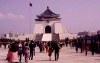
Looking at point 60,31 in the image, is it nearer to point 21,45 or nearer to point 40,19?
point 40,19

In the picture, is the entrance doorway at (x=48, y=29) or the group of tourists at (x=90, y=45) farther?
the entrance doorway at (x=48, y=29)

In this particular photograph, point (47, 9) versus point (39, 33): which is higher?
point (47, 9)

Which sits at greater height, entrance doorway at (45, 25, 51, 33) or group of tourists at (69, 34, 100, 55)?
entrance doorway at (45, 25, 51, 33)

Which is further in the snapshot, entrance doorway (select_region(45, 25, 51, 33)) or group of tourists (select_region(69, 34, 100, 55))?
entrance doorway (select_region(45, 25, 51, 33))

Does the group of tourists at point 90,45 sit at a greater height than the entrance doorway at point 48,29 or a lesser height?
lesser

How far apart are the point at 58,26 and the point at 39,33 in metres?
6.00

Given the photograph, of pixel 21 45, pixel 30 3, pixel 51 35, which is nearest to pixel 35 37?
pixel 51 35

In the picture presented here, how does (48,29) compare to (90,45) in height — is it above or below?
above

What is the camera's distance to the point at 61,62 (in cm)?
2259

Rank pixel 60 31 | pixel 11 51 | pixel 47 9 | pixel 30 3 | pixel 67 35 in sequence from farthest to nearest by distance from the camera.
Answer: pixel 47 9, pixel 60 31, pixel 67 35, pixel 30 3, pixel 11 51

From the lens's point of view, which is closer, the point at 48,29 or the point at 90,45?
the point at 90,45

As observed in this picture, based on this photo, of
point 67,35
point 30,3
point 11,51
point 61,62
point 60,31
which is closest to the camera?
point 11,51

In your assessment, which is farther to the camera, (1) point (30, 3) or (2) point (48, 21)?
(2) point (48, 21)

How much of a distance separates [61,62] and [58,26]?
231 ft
------------------------------------------------
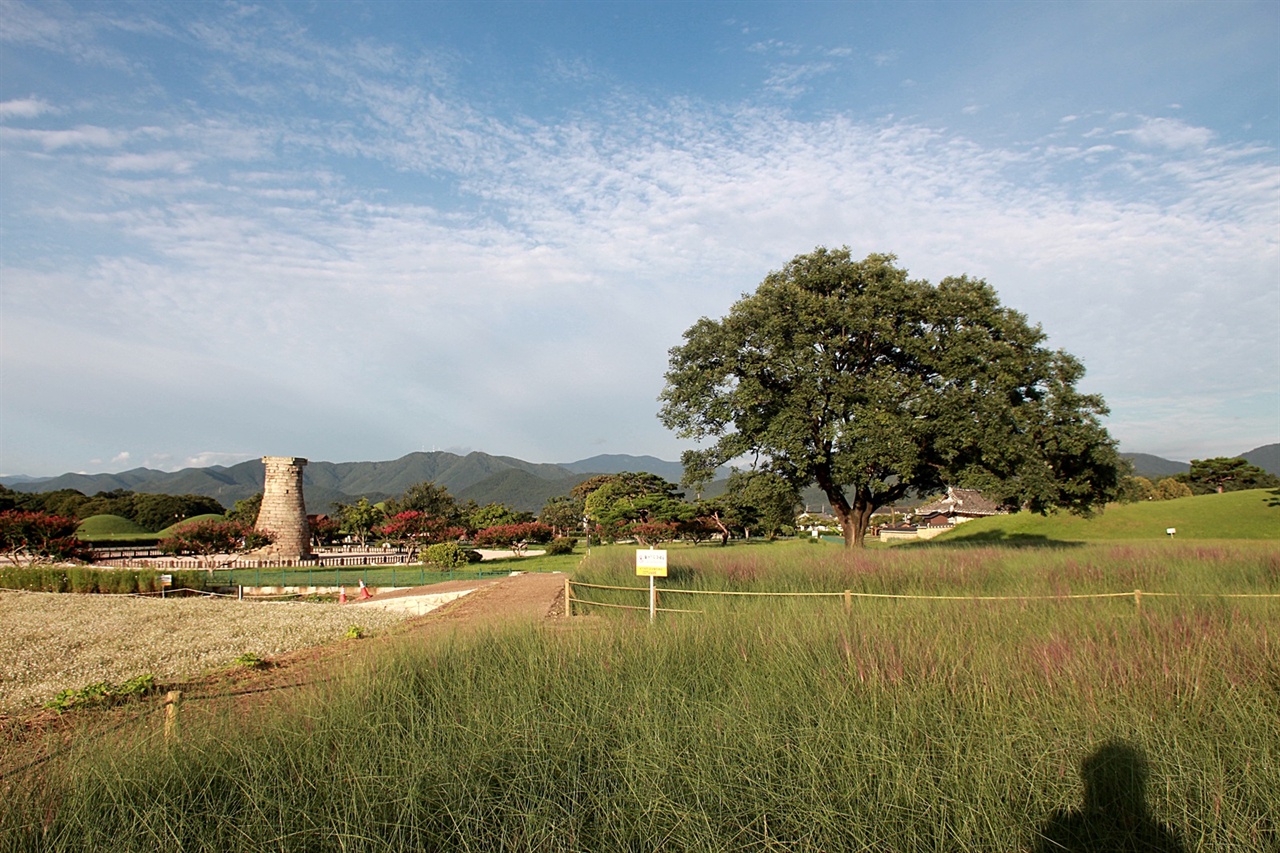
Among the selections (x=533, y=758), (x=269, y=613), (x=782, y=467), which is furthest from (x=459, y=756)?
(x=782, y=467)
------------------------------------------------
**What is asked**
Count the lines above that contain the string "camera", treating uppercase and lowercase as different. Reply with the number only.

**Solution to the problem**
4